Dataset excerpts:
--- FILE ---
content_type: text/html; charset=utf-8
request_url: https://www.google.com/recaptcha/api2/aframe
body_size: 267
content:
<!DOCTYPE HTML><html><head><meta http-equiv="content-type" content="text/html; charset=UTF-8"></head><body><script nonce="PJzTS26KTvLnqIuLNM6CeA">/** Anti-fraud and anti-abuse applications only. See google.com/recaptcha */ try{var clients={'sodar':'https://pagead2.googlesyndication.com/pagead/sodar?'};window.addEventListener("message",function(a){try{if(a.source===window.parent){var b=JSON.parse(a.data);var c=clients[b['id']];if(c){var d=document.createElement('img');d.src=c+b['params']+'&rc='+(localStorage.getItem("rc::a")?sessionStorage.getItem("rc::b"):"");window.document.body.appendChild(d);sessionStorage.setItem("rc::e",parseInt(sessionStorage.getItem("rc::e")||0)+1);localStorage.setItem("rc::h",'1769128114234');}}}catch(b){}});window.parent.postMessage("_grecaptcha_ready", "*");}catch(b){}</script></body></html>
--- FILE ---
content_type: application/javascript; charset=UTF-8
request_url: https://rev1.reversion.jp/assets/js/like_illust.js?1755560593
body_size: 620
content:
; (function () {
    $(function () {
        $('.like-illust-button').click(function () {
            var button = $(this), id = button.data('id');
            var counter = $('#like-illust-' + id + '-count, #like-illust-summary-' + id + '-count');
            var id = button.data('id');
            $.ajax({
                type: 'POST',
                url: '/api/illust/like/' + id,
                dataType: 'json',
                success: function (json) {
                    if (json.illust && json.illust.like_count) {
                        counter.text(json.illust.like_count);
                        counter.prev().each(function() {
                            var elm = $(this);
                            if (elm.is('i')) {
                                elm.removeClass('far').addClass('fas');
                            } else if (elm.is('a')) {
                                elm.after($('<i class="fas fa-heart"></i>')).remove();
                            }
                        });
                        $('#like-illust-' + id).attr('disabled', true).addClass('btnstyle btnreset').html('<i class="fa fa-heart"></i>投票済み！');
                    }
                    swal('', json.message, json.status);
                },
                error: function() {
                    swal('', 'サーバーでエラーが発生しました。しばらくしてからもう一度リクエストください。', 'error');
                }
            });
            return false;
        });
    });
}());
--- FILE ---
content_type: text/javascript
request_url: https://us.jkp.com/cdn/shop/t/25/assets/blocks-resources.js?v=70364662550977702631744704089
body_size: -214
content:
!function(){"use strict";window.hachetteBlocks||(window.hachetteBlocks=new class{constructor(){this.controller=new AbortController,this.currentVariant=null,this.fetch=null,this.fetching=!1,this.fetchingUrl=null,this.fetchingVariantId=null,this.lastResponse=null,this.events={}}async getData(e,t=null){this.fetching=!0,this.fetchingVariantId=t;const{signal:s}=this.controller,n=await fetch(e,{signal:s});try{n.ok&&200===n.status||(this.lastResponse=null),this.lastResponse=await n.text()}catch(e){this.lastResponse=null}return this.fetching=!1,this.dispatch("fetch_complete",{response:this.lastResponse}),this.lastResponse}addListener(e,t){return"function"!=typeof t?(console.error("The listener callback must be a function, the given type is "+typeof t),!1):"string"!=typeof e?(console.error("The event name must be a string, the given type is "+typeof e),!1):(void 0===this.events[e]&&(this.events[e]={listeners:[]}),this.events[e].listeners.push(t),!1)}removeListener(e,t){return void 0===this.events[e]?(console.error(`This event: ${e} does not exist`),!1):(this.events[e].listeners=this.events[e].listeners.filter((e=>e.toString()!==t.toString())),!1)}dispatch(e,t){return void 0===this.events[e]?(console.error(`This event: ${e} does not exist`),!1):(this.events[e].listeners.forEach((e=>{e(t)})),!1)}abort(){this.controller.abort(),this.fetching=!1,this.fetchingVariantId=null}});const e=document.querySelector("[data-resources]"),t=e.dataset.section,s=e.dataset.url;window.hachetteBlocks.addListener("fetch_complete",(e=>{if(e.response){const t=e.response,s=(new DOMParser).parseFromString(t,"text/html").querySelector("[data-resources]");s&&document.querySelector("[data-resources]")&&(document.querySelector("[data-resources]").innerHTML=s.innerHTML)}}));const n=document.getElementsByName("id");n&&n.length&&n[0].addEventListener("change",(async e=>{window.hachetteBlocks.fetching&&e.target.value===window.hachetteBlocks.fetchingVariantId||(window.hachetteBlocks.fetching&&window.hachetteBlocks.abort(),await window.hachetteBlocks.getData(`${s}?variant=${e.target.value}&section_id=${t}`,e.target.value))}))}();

---

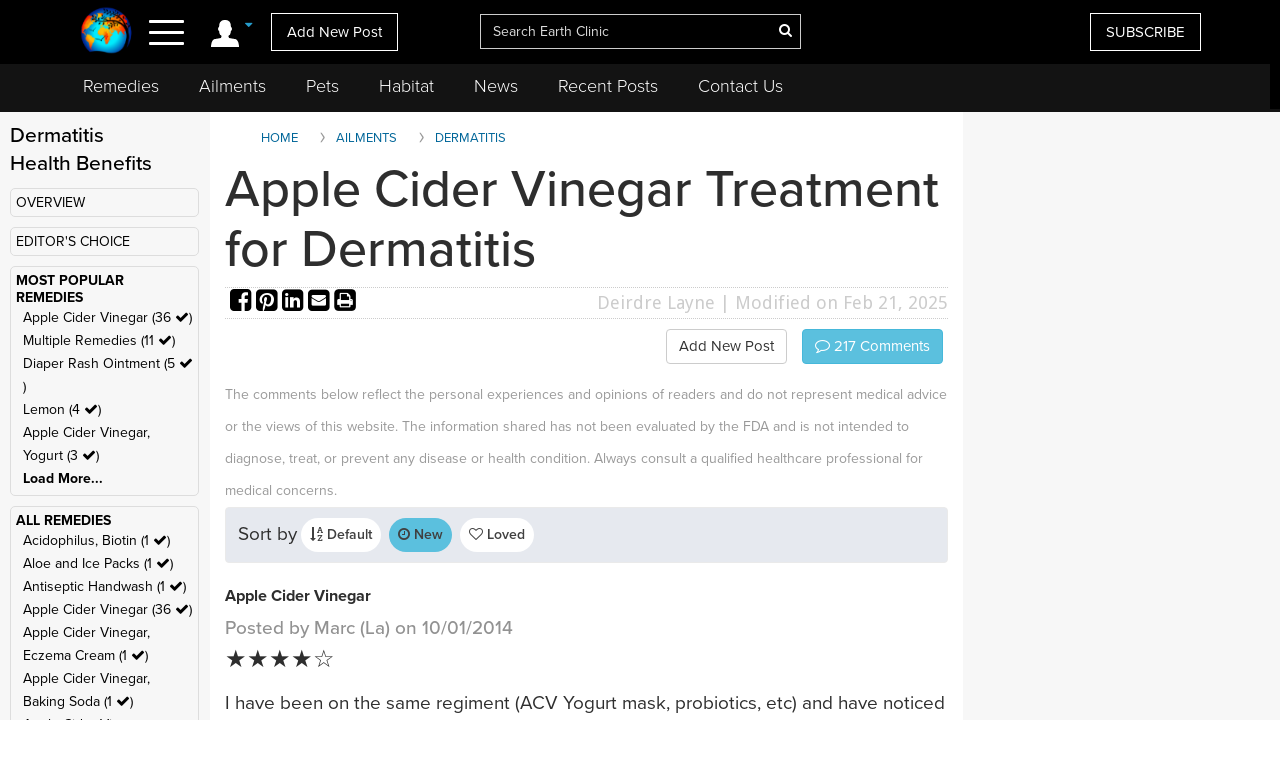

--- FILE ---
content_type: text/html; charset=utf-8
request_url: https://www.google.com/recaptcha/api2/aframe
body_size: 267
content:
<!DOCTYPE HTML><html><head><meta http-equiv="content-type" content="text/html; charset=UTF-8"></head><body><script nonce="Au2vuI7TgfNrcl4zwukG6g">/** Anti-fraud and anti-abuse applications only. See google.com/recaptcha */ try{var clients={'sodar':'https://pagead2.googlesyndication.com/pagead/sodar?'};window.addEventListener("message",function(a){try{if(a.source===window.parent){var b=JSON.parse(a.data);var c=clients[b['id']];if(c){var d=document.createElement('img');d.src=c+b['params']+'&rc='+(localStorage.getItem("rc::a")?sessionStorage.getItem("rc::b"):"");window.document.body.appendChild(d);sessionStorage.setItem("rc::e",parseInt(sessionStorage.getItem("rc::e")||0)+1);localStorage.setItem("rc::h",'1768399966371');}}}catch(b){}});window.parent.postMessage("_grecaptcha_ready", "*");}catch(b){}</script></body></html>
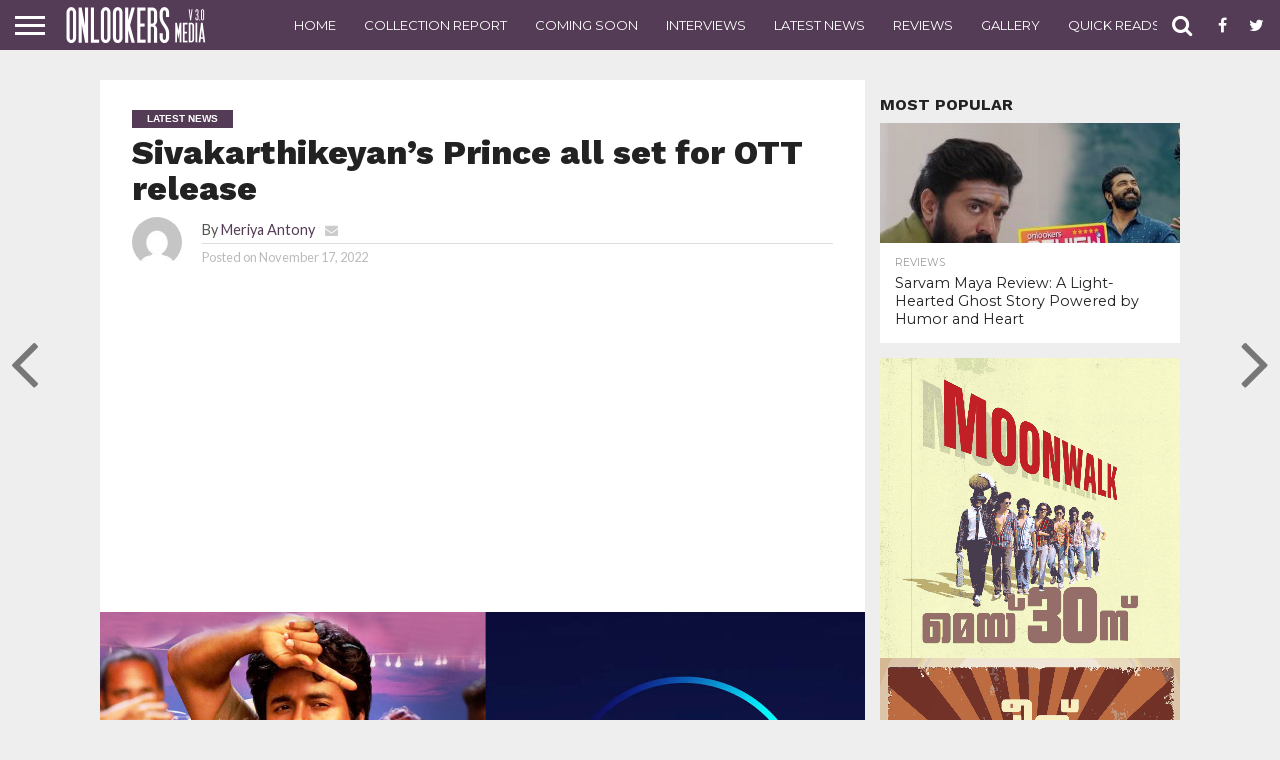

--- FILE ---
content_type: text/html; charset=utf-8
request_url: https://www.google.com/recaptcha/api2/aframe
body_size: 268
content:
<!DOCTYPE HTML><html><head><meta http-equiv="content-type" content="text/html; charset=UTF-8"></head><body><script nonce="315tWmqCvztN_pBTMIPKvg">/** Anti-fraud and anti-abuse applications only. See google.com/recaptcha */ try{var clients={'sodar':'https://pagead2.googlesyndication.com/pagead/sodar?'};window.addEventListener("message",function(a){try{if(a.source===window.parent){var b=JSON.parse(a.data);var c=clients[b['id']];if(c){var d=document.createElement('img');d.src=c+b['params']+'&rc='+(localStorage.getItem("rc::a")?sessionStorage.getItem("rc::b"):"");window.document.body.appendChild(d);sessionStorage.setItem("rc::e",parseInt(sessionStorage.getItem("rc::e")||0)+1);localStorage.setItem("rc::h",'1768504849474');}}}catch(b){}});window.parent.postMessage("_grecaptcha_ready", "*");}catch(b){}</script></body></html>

Exercise requirements:
All lines above that contain the word "assets" are to be copied.

Exercise answer:
request_url: https://rev1.reversion.jp/assets/js/like_illust.js?1755560593
request_url: https://us.jkp.com/cdn/shop/t/25/assets/blocks-resources.js?v=70364662550977702631744704089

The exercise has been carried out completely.